According to a report by Bloomberg, analysts at Bank of America are predicting that Airbus could announce the A220-500 as soon as the next edition of the trade event taking place at Paris–Le Bourget Airport (LBG) between June 19, and June 25, 2023. However, the same report also included a statement from the manufacturer that said there are no plans for new products in the “current environment”.
“The A220-100 and A220-300 ramp up are the priority and we’re not launching a new product in the current environment. We have said the A220 stretch is a matter of when and not if, though we are not able to give a timeline,” said an Airbus representative in a statement to AeroTime.
Furthermore, a spokesperson for Airbus told Reuters that the launch of the A220-500 was a question of if rather than when. The publication also cited two sources close to the matter who ruled out an announcement at the Paris Air Show.
Airbus and Pratt & Whitney, the manufacturer of the PW1500G, the only engine option for the A220, have struggled to deal with supply chain issues in recent months. The European aircraft manufacturer missed its delivery target for 2022 and has reiterated that the current operating environment is “adverse”, with CEO Guillaume Faury stating that there are “persistent tensions in the supply chain”.
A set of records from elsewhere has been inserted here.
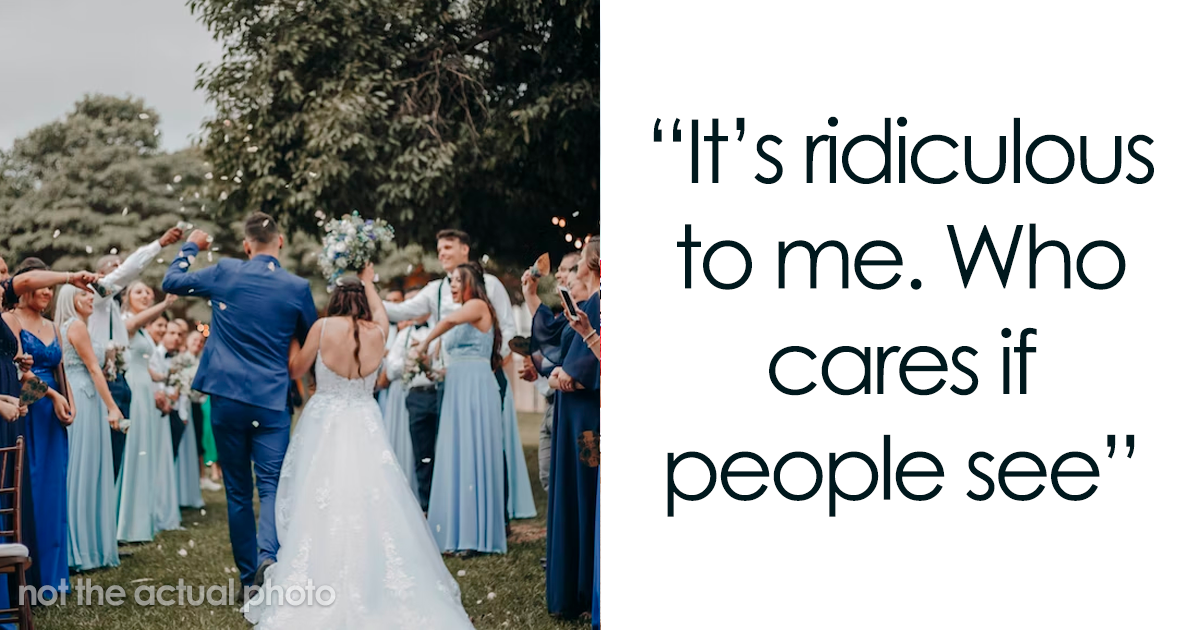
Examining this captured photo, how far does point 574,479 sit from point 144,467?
4.42 meters

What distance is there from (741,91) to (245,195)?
944 centimetres

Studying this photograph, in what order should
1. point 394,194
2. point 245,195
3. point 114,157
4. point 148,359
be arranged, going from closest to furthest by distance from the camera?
point 148,359 < point 394,194 < point 245,195 < point 114,157

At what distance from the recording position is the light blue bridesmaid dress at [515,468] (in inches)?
321

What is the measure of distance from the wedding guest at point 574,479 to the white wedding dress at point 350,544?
1.50ft

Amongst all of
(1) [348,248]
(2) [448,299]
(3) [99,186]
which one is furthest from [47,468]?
(3) [99,186]

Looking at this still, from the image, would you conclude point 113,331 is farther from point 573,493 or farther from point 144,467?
point 573,493

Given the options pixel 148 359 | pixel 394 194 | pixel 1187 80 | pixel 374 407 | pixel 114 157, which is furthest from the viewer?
pixel 114 157

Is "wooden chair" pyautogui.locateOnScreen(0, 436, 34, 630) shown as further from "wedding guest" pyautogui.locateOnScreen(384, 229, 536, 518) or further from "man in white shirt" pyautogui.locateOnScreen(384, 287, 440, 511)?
"man in white shirt" pyautogui.locateOnScreen(384, 287, 440, 511)

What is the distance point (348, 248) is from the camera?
6004 mm

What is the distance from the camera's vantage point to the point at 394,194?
10.6 metres

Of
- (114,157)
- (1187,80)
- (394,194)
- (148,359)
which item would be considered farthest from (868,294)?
(114,157)

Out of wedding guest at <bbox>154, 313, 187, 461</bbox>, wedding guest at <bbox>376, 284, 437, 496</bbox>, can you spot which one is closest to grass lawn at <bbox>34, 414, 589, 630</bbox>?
wedding guest at <bbox>154, 313, 187, 461</bbox>

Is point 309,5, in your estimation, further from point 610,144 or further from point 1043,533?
point 1043,533

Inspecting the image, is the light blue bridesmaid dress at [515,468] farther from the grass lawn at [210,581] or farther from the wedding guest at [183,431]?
the wedding guest at [183,431]
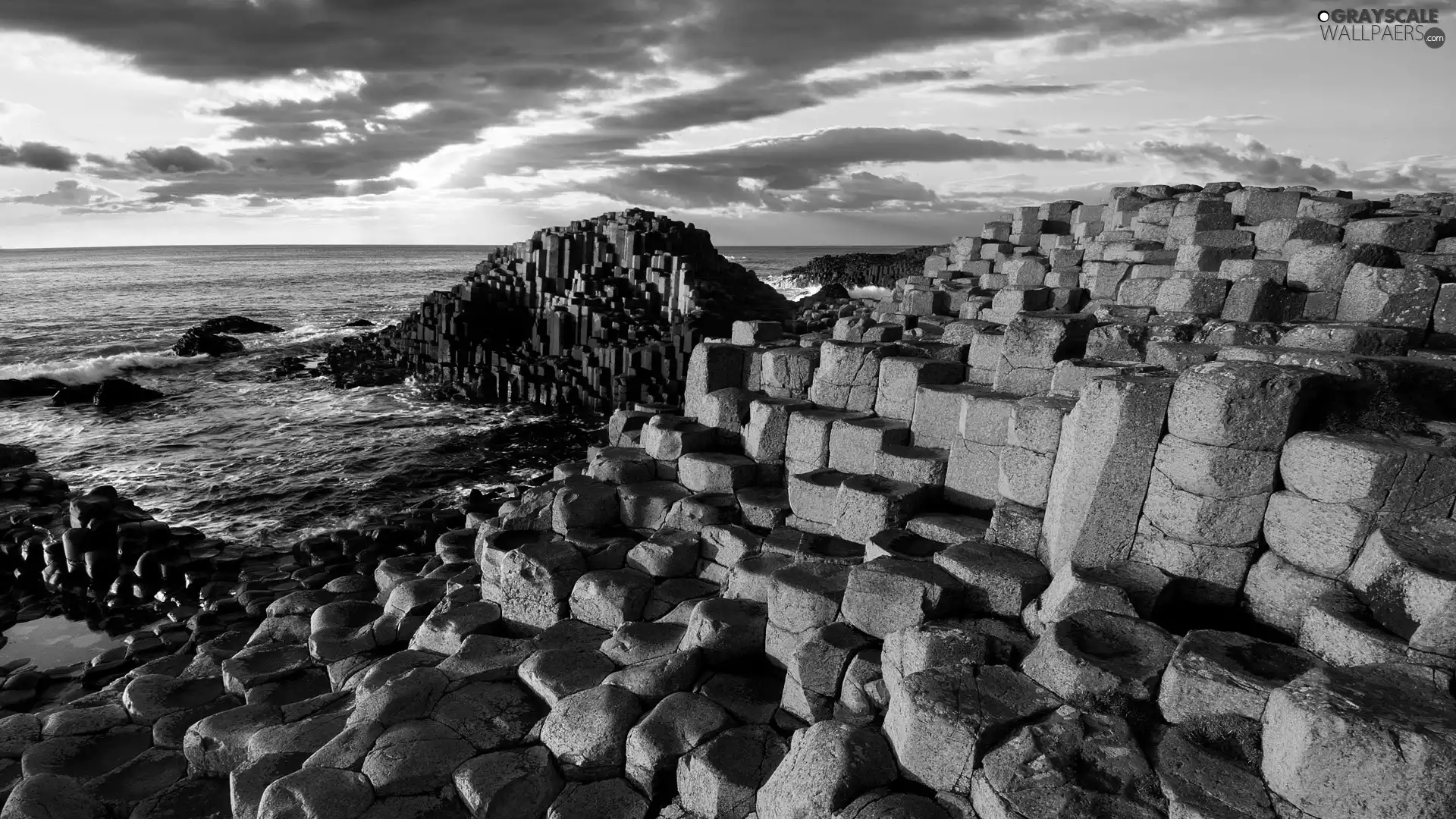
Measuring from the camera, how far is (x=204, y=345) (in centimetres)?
3622

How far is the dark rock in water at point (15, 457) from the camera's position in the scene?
1828 cm

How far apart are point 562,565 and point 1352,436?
6.22 metres

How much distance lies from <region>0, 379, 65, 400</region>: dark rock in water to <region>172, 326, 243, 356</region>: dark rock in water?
26.0 feet

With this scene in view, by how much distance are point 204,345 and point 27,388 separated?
9.28 metres

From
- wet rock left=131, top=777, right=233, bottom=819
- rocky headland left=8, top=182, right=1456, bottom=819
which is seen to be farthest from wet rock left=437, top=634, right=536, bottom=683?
wet rock left=131, top=777, right=233, bottom=819

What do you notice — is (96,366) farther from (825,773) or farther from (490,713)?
(825,773)

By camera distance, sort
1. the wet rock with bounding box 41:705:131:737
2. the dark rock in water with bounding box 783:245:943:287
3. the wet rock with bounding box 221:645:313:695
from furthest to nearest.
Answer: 1. the dark rock in water with bounding box 783:245:943:287
2. the wet rock with bounding box 221:645:313:695
3. the wet rock with bounding box 41:705:131:737

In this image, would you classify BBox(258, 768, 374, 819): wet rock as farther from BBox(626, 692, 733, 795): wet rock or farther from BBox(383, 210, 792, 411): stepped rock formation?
BBox(383, 210, 792, 411): stepped rock formation

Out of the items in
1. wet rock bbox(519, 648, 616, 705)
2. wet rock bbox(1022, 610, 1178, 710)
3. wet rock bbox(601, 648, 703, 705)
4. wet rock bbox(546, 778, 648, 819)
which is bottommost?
wet rock bbox(546, 778, 648, 819)

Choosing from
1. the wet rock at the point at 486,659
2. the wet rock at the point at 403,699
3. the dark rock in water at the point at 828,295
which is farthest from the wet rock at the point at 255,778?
the dark rock in water at the point at 828,295

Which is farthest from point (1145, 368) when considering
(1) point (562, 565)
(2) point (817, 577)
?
(1) point (562, 565)

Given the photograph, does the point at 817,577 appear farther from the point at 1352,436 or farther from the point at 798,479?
the point at 1352,436

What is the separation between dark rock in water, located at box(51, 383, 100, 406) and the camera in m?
25.3

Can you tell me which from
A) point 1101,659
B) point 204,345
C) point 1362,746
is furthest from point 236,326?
point 1362,746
“We remain focused on delivering the commercial aircraft ramp-up and longer-term transformation,” Faury stated when discussing Airbus’ Q1 2023 financial results.
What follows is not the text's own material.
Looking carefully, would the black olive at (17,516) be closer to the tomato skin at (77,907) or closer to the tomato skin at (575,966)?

Meanwhile, Pratt & Whitney’s PW1000G aircraft engine family has also encountered persistent issues, with very slow turnaround times at maintenance, repair, and overhaul (MRO) facilities, forcing airlines to ground their PW1000G-powered aircraft, including the PW1500G-powered Airbus A220s.
For example, Martin Gauss, the chairman and CEO of airBaltic, told FlightGlobal that one PW1500G engine was under maintenance for 386 days.
According to ch-aviation.com data, out of a total of 271 Airbus A220s delivered to airlines so far, 62 are currently either in storage or undergoing maintenance, including nine testbeds or aircraft utilized by the manufacturer.